● Exercise requirements
[a] In the forum thread about Rocco crafting the Infused-water Dispenser, what island does Cinnamom name alongside Konomi?
[b] For each statement, say whether it agrees with the forum thread about Rocco crafting the Infused-water Dispenser. Quote the words that decide it.
(i) The opening post reports that Rocco has stopped crafting.
(ii) LemonadeQT gives the name Paloma from Roanette.
(iii) In the Apr 18, 2020 post by newleafjunkie, the offer is described as closed.
[c] Reproduce the passage of the forum thread about Rocco crafting the Infused-water Dispenser word for word, starting at "## catheyrine (Apr" and ending at "there's room ofc!".

● Excerpted text
※

# Rocco crafting Infused-water Dispenser //closed



## newleafjunkie (Apr 17, 2020)

*He has stopped craftin. Sorry y’all.*


----------



## KarinaKatrea (Apr 17, 2020)

May I come visit?


----------



## astermallow (Apr 17, 2020)

ooh I've been looking for this diy, I'd love to come c:


----------



## Bunnybea (Apr 17, 2020)

I'd like to come grab it


----------



## Terrabull (Apr 17, 2020)

I'd like to learn it.


----------



## once (Apr 17, 2020)

Been looking for this for a few days lol, would love to drop by


----------



## shirocha (Apr 17, 2020)

Could I come by, please?


----------



## Shatteredk (Apr 17, 2020)

I would love to visit!


----------



## InsertCleverUsernameHere (Apr 17, 2020)

I'd like to visit!


----------



## Cinnamom (Apr 17, 2020)

Would love the chance to visit! I am Konomi from Dango Island.


----------



## Mszcrystal (Apr 18, 2020)

is this still opened?  I would love to come by! Crystal from Polaris


----------



## LemonadeQT (Apr 18, 2020)

I would love a visit! I'm Paloma from Roanette~


----------



## catheyrine (Apr 18, 2020)

I would like to come visit if there's room please!  Thanks


----------



## Nophica (Apr 18, 2020)

I've been searching for this for a while! I would love to come snag it <3 If there's room ofc!


----------



## Snowesque (Apr 18, 2020)

Interested if still available, please! I'd be Snow from Reviled.


----------



## DewDrops (Apr 18, 2020)

I would looooooove to nab this DIY! Super interested >o>


----------



## newleafjunkie (Apr 18, 2020)

Still open!


----------



## Ace Marvel (Apr 18, 2020)

would love to go


----------



## unravel (Apr 18, 2020)

Same if its still ooeb


----------



## BbyDeeEMILY (Apr 18, 2020)

※

● Records supplied
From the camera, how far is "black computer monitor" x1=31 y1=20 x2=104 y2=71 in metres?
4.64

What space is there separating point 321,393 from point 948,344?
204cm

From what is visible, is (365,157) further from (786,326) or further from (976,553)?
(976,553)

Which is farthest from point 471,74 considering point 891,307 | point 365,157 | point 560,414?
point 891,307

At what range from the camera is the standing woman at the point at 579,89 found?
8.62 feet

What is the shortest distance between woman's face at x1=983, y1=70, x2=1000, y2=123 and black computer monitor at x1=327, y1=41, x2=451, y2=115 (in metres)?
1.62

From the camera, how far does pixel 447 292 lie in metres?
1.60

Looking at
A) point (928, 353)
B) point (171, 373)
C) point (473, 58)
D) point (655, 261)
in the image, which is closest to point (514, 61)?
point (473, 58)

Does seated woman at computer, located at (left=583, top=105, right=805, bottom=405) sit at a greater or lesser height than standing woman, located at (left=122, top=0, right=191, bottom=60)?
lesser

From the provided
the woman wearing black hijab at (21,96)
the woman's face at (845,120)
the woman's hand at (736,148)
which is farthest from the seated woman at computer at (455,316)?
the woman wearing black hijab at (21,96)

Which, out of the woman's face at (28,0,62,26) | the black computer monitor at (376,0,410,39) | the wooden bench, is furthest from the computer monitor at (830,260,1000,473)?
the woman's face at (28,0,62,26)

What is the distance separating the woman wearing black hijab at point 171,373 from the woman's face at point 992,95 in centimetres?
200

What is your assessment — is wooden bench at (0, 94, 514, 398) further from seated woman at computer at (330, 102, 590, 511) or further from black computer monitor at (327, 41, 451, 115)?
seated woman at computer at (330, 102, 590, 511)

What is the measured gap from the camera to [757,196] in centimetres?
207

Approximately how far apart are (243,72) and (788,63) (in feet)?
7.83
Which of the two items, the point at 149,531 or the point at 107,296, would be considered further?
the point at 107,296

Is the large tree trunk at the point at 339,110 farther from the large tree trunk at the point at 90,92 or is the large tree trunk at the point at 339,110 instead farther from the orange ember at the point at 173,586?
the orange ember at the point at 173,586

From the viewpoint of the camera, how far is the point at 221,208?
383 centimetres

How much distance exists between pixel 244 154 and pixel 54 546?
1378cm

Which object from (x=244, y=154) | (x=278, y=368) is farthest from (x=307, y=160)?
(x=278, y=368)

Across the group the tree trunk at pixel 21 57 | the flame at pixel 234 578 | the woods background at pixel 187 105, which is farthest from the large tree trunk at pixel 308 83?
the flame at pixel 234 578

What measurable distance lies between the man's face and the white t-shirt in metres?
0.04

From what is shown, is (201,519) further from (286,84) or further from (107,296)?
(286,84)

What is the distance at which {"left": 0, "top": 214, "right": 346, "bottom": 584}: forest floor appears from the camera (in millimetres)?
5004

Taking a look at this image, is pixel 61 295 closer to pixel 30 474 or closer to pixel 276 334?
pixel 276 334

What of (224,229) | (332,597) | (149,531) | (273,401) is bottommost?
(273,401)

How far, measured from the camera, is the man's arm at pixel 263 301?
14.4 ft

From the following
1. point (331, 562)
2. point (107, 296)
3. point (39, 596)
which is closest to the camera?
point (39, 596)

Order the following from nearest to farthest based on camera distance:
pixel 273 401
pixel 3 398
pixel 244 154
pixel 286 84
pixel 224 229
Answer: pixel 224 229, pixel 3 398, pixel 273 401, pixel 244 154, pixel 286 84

※

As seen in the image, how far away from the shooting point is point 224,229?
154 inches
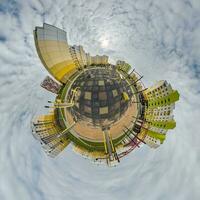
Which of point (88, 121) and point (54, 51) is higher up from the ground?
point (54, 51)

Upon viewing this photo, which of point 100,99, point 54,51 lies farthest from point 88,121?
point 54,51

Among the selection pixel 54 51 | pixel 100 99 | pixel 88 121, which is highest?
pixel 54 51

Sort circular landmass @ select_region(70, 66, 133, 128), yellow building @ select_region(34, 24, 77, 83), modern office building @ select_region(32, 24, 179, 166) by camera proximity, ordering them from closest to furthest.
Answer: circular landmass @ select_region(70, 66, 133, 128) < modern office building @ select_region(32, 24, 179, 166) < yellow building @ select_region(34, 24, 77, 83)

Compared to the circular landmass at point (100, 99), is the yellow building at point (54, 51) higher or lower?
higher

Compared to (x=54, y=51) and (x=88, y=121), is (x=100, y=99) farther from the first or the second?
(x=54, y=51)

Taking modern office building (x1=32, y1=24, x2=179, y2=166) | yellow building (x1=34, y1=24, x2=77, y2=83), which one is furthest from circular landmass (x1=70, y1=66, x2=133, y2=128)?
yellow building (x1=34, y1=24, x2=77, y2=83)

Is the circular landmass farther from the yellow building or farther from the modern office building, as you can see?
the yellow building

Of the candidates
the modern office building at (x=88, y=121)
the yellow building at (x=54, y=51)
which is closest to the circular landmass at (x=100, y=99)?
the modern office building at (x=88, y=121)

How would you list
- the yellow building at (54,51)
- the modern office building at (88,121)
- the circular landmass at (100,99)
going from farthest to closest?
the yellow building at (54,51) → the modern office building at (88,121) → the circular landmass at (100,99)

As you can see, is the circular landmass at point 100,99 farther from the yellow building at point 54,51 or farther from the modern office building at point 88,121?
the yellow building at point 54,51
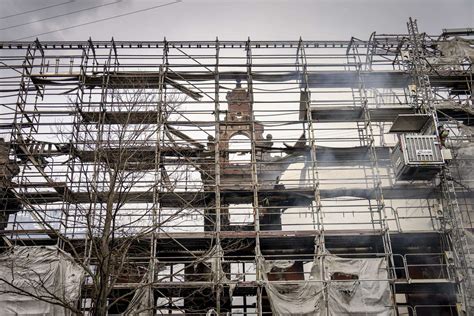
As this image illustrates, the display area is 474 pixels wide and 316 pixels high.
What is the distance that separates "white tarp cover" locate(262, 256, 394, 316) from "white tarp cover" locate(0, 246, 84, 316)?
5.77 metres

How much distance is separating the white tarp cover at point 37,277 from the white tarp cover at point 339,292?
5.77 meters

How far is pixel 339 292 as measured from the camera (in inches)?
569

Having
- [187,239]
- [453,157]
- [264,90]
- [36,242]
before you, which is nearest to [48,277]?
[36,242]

※

● Solution set
[a] Dango Island.

[b]
(i) Yes: "He has stopped craftin."
(ii) Yes: "I'm Paloma from Roanette"
(iii) No: "Still open!"

[c]
## catheyrine (Apr 18, 2020)

I would like to come visit if there's room please!  Thanks


----------



## Nophica (Apr 18, 2020)

I've been searching for this for a while! I would love to come snag it <3 If there's room ofc!